- EXTRAIT DE TEXTE -
Le Parquet russe a requis lundi une simple amende contre l’artiste Piotr Pavlenski, jugé pour avoir mis le feu aux portes du siège des services secrets russes (FSB, ex-KGB) à Moscou, montrant une clémence inattendue par rapport à la peine encourue.

Vêtu d’un short et de sandales, Piotr Pavlenski a écouté sans réagir le réquisitoire du procureur, assis dans une cage vitrée dans la salle d’audience, comme le veut l’usage en Russie.

«J’appelle (la cour) à reconnaître Piotr Andreïevitch (Pavlenski) coupable et à le condamner à deux millions de roubles (environ 27.000 euros) d’amende», a déclaré le procureur Anton Sizov, précisant que l’amende pourrait être ramenée à 1,5 million de roubles en raison de la situation familiale de l’accusé, père de deux jeunes enfants.

Accusé de «dégradation du patrimoine culturel», Piotr Pavlenski risque trois ans de camp. La juge, Elena Goudochnikova, doit rendre son verdict mercredi. La justice russe rend rarement des verdicts plus sévères que la peine ou l’amende requises par le Parquet.

Âgé de 32 ans, Pavlenski est coutumier des «performances» à connotation politique.

Connu pour s’être cloué en 2013 la peau des testicules sur les pavés de la place Rouge et cousu la bouche en 2012 en soutien aux jeunes femmes arrêtées du groupe Pussy Riot, il considère son procès comme «une farce», a expliqué un de ses avocats, Olga Dinzé.

Il a ainsi à plusieurs reprises exigé d’être jugé pour «acte terroriste», en écho à la condamnation en 2015 pour «terrorisme» de deux militants ukrainiens qui s’en étaient pris aux bureaux d’un parti prorusse en Crimée.

«Monsieur le juge, vous devez requalifier (le chef d’accusation) en +terrorisme+, c’est votre dernière chance aujourd’hui», a-t-il de nouveau demandé lundi.

M. Pavlenski a utilisé son procès pour dénoncer les services secrets russes en faisant témoigner d’anciens dissidents soviétiques, comme Sergueï Kovalev et Sergueï Grigoriants qui ont passé de nombreuses années dans les camps en URSS.

La Loubianka (le siège du FSB ex-KGB) «pourrait être un site historique ou culturel s’il ne restait pas le siège des services secrets dont l’objectif est la suppression des libertés publiques», a déclaré M. Kovalev.

Ce bâtiment «est un monument à la destruction de la culture, un monument à la terreur russe», a ajouté M. Grigoriants devant la cour.

- ENREGISTREMENTS À UTILISER -
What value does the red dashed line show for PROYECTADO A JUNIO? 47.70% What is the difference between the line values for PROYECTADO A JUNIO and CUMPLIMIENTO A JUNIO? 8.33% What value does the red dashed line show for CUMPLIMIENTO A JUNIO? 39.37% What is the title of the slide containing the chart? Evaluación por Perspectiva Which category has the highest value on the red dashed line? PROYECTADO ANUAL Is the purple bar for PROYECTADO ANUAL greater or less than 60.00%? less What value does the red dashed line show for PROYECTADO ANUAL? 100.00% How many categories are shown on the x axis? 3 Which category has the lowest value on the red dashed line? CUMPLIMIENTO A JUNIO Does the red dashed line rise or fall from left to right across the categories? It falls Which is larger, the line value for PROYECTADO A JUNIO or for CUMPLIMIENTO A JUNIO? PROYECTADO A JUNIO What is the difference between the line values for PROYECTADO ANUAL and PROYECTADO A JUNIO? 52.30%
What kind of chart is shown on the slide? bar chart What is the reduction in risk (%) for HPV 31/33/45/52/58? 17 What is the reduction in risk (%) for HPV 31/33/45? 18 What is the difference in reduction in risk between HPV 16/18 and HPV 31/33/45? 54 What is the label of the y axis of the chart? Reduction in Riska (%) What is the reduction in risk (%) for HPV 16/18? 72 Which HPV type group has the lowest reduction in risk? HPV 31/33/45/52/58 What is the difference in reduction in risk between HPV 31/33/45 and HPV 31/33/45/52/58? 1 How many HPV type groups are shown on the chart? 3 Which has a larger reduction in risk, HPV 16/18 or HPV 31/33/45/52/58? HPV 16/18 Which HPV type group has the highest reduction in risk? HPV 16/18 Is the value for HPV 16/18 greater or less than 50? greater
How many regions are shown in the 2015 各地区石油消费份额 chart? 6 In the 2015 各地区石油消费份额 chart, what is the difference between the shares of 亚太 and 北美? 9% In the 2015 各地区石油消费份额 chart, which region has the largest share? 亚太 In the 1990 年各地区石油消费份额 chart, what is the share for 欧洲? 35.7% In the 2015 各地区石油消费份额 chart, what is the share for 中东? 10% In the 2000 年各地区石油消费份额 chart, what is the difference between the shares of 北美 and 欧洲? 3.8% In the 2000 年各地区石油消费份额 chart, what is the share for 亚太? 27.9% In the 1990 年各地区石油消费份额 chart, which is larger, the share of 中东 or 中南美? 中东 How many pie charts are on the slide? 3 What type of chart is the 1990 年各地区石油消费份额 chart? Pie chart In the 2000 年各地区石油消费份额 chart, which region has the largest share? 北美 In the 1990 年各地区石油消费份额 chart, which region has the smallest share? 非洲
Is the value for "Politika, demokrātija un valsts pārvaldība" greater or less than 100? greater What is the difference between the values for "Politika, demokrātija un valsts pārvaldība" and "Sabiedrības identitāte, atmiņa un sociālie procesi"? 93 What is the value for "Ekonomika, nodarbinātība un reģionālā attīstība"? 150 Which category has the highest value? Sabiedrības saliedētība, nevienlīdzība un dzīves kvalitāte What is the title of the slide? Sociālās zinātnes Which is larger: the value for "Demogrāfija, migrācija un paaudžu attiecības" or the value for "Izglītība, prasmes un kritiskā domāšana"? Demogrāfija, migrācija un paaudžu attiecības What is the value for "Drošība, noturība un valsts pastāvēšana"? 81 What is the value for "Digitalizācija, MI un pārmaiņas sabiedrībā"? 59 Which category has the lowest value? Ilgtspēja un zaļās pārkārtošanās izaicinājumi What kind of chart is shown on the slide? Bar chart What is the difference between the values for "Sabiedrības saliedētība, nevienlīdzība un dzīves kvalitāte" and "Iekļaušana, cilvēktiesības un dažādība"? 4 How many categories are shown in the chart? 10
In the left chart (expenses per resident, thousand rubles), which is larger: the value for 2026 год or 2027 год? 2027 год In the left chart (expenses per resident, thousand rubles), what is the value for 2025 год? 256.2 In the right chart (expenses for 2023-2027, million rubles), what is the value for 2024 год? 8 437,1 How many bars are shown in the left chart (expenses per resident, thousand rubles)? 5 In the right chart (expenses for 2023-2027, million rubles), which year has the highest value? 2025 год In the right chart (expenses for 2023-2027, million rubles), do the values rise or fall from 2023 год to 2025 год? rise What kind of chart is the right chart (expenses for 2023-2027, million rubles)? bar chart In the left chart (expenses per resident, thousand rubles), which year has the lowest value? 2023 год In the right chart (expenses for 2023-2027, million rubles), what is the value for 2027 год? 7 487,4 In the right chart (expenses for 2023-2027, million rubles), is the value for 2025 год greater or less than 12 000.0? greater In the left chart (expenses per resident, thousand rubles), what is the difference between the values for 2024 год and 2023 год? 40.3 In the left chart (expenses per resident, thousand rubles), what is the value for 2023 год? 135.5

- CONSIGNE 1 -
Recopiez sans rien changer le passage de l'extrait sur le procès de Piotr Pavlenski qui commence par «Connu pour s’être» et se poursuit jusqu'à «prorusse en Crimée.».
- CONSIGNE 2 -
Repérez chaque ligne des enregistrements qui contient la chaîne «type» et recopiez-la. Tenez compte des majuscules et des minuscules.

- RÉSULTAT 1 -
Connu pour s’être cloué en 2013 la peau des testicules sur les pavés de la place Rouge et cousu la bouche en 2012 en soutien aux jeunes femmes arrêtées du groupe Pussy Riot, il considère son procès comme «une farce», a expliqué un de ses avocats, Olga Dinzé.

Il a ainsi à plusieurs reprises exigé d’être jugé pour «acte terroriste», en écho à la condamnation en 2015 pour «terrorisme» de deux militants ukrainiens qui s’en étaient pris aux bureaux d’un parti prorusse en Crimée.

- RÉSULTAT 2 -
What kind of chart is shown on the slide? bar chart What is the reduction in risk (%) for HPV 31/33/45/52/58? 17 What is the reduction in risk (%) for HPV 31/33/45? 18 What is the difference in reduction in risk between HPV 16/18 and HPV 31/33/45? 54 What is the label of the y axis of the chart? Reduction in Riska (%) What is the reduction in risk (%) for HPV 16/18? 72 Which HPV type group has the lowest reduction in risk? HPV 31/33/45/52/58 What is the difference in reduction in risk between HPV 31/33/45 and HPV 31/33/45/52/58? 1 How many HPV type groups are shown on the chart? 3 Which has a larger reduction in risk, HPV 16/18 or HPV 31/33/45/52/58? HPV 16/18 Which HPV type group has the highest reduction in risk? HPV 16/18 Is the value for HPV 16/18 greater or less than 50? greater
How many regions are shown in the 2015 各地区石油消费份额 chart? 6 In the 2015 各地区石油消费份额 chart, what is the difference between the shares of 亚太 and 北美? 9% In the 2015 各地区石油消费份额 chart, which region has the largest share? 亚太 In the 1990 年各地区石油消费份额 chart, what is the share for 欧洲? 35.7% In the 2015 各地区石油消费份额 chart, what is the share for 中东? 10% In the 2000 年各地区石油消费份额 chart, what is the difference between the shares of 北美 and 欧洲? 3.8% In the 2000 年各地区石油消费份额 chart, what is the share for 亚太? 27.9% In the 1990 年各地区石油消费份额 chart, which is larger, the share of 中东 or 中南美? 中东 How many pie charts are on the slide? 3 What type of chart is the 1990 年各地区石油消费份额 chart? Pie chart In the 2000 年各地区石油消费份额 chart, which region has the largest share? 北美 In the 1990 年各地区石油消费份额 chart, which region has the smallest share? 非洲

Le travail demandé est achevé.